> _Texte_:
<<<<
Le problème, c’est que toutes les interrogations que suscite la gestion de cette crise se heurtent à un silence obstiné de Mohammed VI, qui ne s’est pas adressé à son peuple depuis le début de pandémie.
Pourquoi le confinement a-t-il été prolongé jusqu’au 10 juin ? Le confinement levé, une aide sera-t-elle mise en place pour les plus démunis ? Un plan pour relancer l’économie est-il prévu ? Quelles leçons ont été tirées de la crise ? Aucune réponse n’est donnée.
Dans un régime démocratique, une telle manière de gouverner relèverait de l’hérésie. Au Maroc, les institutions, les élites et une large majorité de la société semblent s’en accommoder. Si bien que toute critique, même légère, se voit désormais opposer cette formule quasi sacramentelle : « Ce n’est pas le moment de critiquer. »
La crise empêche-t-elle la communication et la reddition des comptes ? Ce qui est sûr, c’est que la crise jette une lumière crue sur la nature même du régime : une monarchie hégémonique dont le gouvernement fait office de simple instrument. L’espoir d’une monarchie parlementaire, longtemps caressé par une élite progressiste et entretenu par le Palais, paraît aujourd’hui bien lointain, voire chimérique.
Le 29 juillet 2019, après vingt ans de règne, l’heure était au bilan pour le roi Mohammed VI.
Un bilan mitigé, de l’aveu même de son entourage. Deux de ses conseillers, Abdellatif Menouni et Omar Azziman, étaient alors sortis de leur réserve habituelle pour exprimer « un mécontentement » : « Nous n’arrivons pas à trouver des emplois pour nos jeunes, nous avons des régions trop déshéritées », se désolait, dans un entretien donné à l’AFP, Omar Azziman, par ailleurs ancien ministre de la Justice et ancien ministre chargé des Droits de l’homme.
>>>>
> _Travail demandé_:
• 1. D'après le texte sur le Maroc, répondez brièvement :
(a) Jusqu'à quelle date le confinement a-t-il été prolongé ?
(b) Quelle formule oppose-t-on désormais à toute critique ?
(c) Quels conseillers du roi ont exprimé « un mécontentement » ?
• 2. Pour chaque affirmation, dites si elle s'accorde avec le texte sur le Maroc :
(a) Mohammed VI s'est adressé à son peuple depuis le début de la pandémie.
(b) Le 29 juillet 2019, le roi comptait vingt ans de règne.
(c) Omar Azziman a déjà été ministre de la Justice.
Les lignes qui viennent ensuite forment un ensemble à part, sans lien avec le texte.

> _Données fournies_:
<<<<
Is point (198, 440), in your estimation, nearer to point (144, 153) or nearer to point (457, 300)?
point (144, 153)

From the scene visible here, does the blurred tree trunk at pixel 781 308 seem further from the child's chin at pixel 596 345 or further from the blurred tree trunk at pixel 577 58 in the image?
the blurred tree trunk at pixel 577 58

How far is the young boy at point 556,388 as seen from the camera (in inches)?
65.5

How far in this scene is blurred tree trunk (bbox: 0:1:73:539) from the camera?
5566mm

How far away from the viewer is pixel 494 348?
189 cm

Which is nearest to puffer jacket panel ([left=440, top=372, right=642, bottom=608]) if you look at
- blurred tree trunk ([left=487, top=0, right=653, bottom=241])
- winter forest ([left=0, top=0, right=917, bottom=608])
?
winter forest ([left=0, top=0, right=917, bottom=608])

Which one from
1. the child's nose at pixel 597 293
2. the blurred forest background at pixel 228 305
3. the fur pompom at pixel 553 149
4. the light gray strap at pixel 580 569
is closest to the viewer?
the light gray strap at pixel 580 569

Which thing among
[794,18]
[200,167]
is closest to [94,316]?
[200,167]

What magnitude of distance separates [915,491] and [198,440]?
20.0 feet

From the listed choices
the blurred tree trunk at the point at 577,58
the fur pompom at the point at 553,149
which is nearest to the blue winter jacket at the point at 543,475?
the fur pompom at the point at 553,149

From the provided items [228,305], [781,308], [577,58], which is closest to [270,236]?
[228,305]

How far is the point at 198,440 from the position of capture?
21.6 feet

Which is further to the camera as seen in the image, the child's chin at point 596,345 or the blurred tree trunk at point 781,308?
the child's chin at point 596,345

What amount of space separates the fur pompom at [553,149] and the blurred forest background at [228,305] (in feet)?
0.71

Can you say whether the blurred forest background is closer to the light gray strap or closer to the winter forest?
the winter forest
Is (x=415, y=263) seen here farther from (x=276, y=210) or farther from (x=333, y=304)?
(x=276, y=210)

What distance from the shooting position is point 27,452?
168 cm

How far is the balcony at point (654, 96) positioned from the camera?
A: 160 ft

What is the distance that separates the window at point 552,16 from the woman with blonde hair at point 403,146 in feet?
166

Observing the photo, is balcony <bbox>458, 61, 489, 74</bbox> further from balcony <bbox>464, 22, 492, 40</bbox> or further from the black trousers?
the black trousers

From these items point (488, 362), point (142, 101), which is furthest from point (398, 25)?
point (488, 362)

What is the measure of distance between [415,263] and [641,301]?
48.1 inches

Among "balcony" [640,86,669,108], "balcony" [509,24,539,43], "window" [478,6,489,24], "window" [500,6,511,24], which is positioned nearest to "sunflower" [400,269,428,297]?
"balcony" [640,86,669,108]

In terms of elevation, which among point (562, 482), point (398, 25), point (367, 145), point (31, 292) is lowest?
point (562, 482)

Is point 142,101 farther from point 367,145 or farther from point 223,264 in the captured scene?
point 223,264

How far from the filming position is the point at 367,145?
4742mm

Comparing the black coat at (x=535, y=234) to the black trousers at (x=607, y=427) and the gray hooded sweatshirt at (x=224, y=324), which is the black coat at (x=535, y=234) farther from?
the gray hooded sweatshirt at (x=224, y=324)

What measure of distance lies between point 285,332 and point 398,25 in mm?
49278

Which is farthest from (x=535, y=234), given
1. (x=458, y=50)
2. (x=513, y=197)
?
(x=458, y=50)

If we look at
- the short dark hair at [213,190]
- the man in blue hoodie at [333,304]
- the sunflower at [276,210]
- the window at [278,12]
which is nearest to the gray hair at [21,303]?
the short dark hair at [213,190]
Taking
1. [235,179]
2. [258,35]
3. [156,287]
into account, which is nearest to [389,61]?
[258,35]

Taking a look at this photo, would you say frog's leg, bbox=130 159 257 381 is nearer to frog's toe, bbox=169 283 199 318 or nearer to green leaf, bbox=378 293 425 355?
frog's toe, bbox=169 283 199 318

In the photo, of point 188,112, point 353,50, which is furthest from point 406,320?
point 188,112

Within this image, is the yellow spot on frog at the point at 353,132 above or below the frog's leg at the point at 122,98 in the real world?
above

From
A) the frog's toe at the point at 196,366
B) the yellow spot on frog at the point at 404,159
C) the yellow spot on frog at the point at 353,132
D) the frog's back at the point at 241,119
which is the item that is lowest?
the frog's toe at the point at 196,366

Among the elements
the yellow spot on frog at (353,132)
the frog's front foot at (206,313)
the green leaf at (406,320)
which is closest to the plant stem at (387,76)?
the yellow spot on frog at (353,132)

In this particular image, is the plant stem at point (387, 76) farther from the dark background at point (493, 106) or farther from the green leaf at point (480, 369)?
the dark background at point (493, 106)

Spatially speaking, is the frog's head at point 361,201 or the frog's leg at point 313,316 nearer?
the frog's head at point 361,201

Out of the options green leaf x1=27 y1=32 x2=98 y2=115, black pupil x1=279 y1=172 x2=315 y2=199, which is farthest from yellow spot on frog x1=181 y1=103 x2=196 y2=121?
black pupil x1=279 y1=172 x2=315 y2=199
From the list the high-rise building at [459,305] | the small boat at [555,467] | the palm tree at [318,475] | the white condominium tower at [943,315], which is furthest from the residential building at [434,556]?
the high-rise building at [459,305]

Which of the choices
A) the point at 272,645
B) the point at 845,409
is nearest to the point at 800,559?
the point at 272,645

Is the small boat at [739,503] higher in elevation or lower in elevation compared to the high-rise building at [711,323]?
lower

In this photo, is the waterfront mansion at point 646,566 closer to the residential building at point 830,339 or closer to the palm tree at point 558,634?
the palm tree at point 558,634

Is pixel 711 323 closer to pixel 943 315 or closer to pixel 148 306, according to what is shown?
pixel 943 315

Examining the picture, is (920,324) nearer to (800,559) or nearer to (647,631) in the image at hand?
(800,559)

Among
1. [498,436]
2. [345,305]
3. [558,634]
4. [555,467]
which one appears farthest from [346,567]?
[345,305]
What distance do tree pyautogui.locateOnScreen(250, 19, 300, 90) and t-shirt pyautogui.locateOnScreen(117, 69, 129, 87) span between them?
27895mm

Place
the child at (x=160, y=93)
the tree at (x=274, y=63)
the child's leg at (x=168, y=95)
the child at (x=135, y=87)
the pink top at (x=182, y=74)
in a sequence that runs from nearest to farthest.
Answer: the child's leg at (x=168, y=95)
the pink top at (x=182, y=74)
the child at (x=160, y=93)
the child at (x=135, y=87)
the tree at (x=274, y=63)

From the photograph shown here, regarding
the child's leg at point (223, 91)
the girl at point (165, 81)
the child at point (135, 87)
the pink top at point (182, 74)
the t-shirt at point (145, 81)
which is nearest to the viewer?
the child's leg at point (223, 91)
>>>>
> _Réponses_:
• 1.
(a) Jusqu'au 10 juin.
(b) « Ce n’est pas le moment de critiquer. »
(c) Abdellatif Menouni et Omar Azziman.

• 2.
(a) Non : « qui ne s’est pas adressé à son peuple depuis le début de pandémie ».
(b) Oui : « Le 29 juillet 2019, après vingt ans de règne ».
(c) Oui : « ancien ministre de la Justice ».